[SELECTED EXTRACT — start]
Monday, May 21, 2012

Pretty Sure This Isn't an Atheist

Checked out this entry on the Discovery Institute's site. It's by James Barham, a non-Christian "Darwin Doubter". He's a good writer, and most of what he says really seems to be more in line with Thomist style thought than Intelligent Design.

However, this stood out to me.

I'm ashamed to report that I remained a militant village-atheist for many years. It was only in my thirties that I began to read seriously in the philosophy of religion, and to understand the complexities of theological questions. Today, I have come to recognize the cogency of the inference from the contingency of the world to a necessary being. But in saying that, I am, at best, affirming "the God of the philosophers," as Pascal famously put it. I still cannot see my way to believing in "the God of Abraham, Isaac, and Jacob." Nevertheless, I find myself in greater personal sympathy with many religious believers than with most atheists.
While I can sympathize with him, I have to say... if he believes in the God of the philosophers, an atheist he is not. Maybe he's miscommunicating himself here - say, thinking that there is a necessary being, a non-material being, but nevertheless not God. But if he's affirming the God of the philosophers, no, he's not an atheist. He's just some strange manner of theist. (Strange meaning compared to most of the population.)

32 comments:

Syllabus said...

It seems to me that the word "atheist" has, as one of its many present-day meanings, the connotation of "non-religious". At least, in the sense of not subscribing to any revealed religion. While it's an awful mangling of language, it's the only word that some people can use.

Crude said...

Oh, absolutely, 'atheist' shifts definitions a lot. But usually at the very least it cashes out to 'Does not believe in God'. Barham there sounds a lot like he does, it's just the same God that Anthony Flew came around to.

I get the impression the site wanted to boost the 'look, here's a thoughtful Darwin doubter who isn't Christian or Jewish or Muslim!' thing, and ran into trouble trying to describe that in a catchy, short title. That or I'm misreading Barham.

Syllabus said...

I've suspected for a while that a lot of the modern crop of atheists are simply closet deists who simply enjoy fucking with theists by ranting about sky faeries and the like, and who are looking to be part of a movement/community/thing. They find the NAs, and - hey presto! - they're atheists. Given the broad-as-all-hell definition of atheist nowadays - as you noted - they figured they'd fit right in. Of course, once they found out what pathological asshats that group are, they couldn't very well come out as God-believers of any sort. But just wait. Once Dawkins gets caught killing a baby or Myers vivisects one, they'll soon call themselves deists to disassociate themselves from those people.

Stephen R. Diamond said...

Syllabus,

Don't deism and atheism have identical practical implications? If so, how can you account for atheists and deists being so different psychologically? That is, why would a mere intellectual preference—such as appreciating some formal argument—have any personal ramifications?

BenYachov said...

Well he is like Walter over at dangerous minds isn't he?

@Crude

BTW if you want a laugh.

BeingItself the Gnu, I kid you not, is arguing with me on an Atheist physicists blog and he is defending the idea that the YEC claim "Evolution might contradict the Second Law" is coherent.

I (a Classic Theist) am telling him he is nuts.

http://somewhatabnormal.blogspot.com/2012/05/moving-right-along.html

Now I have seen everything.

Crude said...
[SELECTED EXTRACT — finish]
[ENTRIES PROVIDED — start]
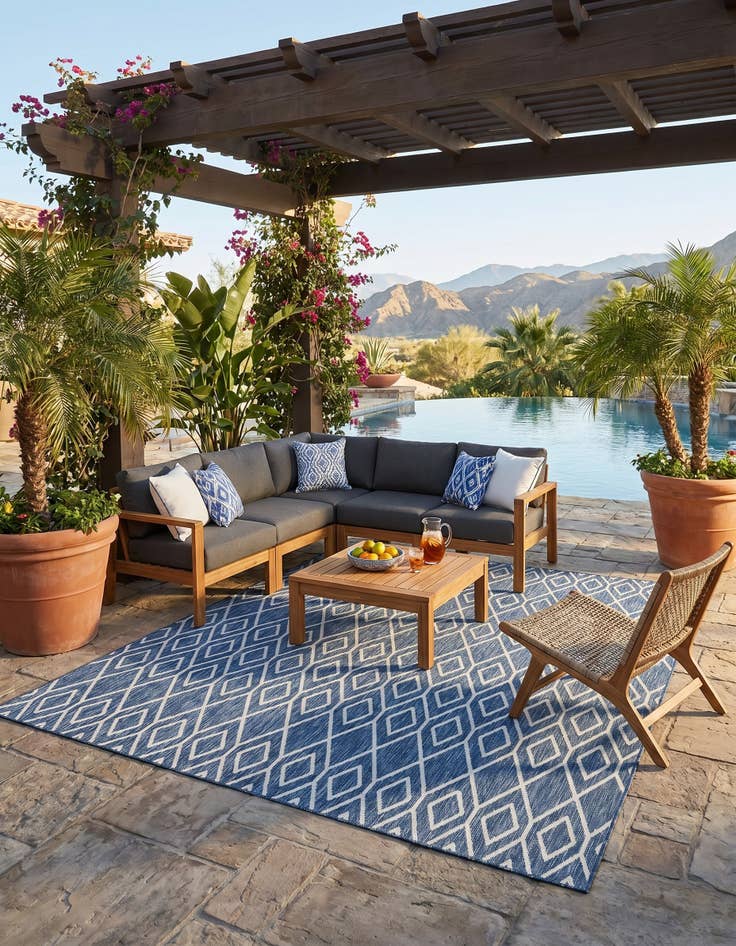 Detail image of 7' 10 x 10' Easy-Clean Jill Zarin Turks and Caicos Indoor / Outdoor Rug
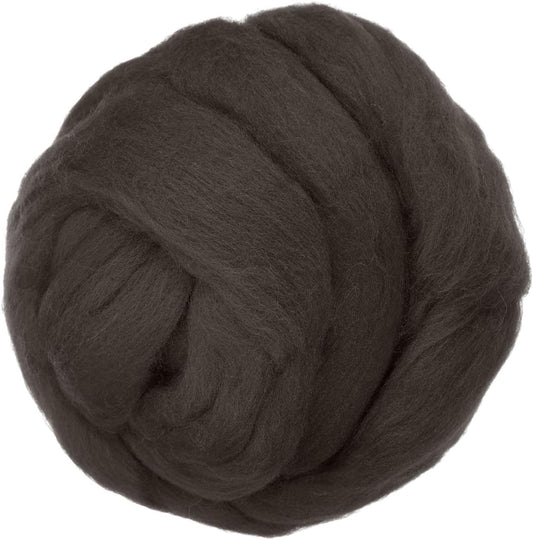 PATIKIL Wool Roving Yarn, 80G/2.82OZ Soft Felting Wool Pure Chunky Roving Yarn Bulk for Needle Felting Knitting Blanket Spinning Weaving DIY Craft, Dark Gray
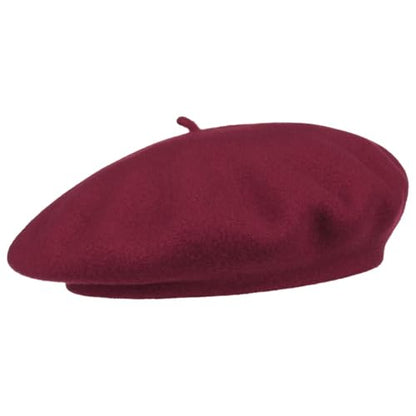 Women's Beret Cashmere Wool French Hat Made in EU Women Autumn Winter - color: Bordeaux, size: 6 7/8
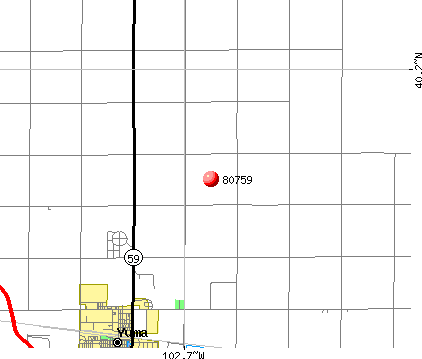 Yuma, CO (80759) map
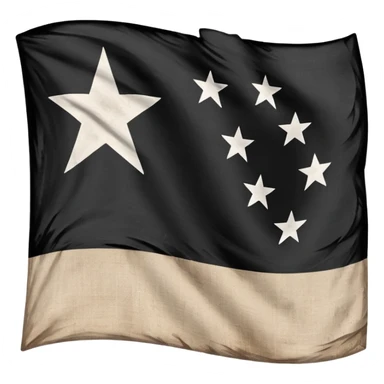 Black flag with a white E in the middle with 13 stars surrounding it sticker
[ENTRIES PROVIDED — finish]
■ WHAT YOU WILL DO ■
- A) In the blog post about whether James Barham is an atheist, at what point in his life does Barham say he began to read seriously in the philosophy of religion?
- B) Pick up the blog post about whether James Barham is an atheist at the point where it stops, and keep it going.

■ RESPONSES TO THE EXERCISE ■
- A) In his thirties.

- B)
Stephen,

They do not have identical practical implications. The fact that quite a lot of apologetic activity is spent merely getting to the bare existence of deity - or the simple point Anthony Flew arrived at - should illustrate as much.

Also illustrative: the reaction to Flew.

Ben,

Are you telling me that BI is arguing that yes, YECs are right that evolution contradicts the second law of thermodynamics? If so, I won't even look. That guy is a piece of work.

Crude said...

Also, Syllabus,

I agree. I think there are some actual atheists - but my experience has been, scratch an atheist, reveal a deist (or some kind of strange quasi-theist.)

It's anecdotal and I don't have the ref, but I remember when Dawkins was widely (possibly mis-)reported as saying that deism was entirely reasonable. Suddenly, various internet atheists *could not agree with him fast enough*, making it clear that they rejected Christianity and thought it was ridiculous, but deism was far more reasonable. Then Dawkins backed off that point, and the idea went down the memory hole.

Stephen R. Diamond said...

Crude,

"They do not have identical practical implications. The fact that quite a lot of apologetic activity is spent merely getting to the bare existence of deity - or the simple point Anthony Flew arrived at - should illustrate as much."

It illustrates that the question is philosophically sophisticated, not that it has _practical_ implications. The best way to demonstrate a practical implication would be to name a single one.

BenYachov said...

>Are you telling me that BI is arguing that yes,

He can't accept Feser saying you can't use physics to refute metaphysics because it's a category mistake.

Robert Oerter keeps doing that in his critique of TLS(thought he is at least civilized about it & admits he doesn't understand philosophy and metaphysics).

I pointed out YEC make the opposite mistake. They take a law of physics (2ndLTD) and treat it like a metaphysical principle.

Thus since BI lives in this fantasy world where everything Ed Feser says is wrong. It must be somehow legit to use 2ndLTD & the only reason you can't is because science has proven the Sun is very old and not very young.

Of course that is not how I was taught the 2ndLTD argument by the creationist Episcopal Priest.*

You have to read his freaky reasoning it's hysterical!

*Yeh I'm Catholic but I went to an Episcopal private school. Don't ask.

Stephen R. Diamond said...

From the Discovery site:

"I was born in Dallas, Texas, in 1952, and was raised primarily in the Southern Baptist faith."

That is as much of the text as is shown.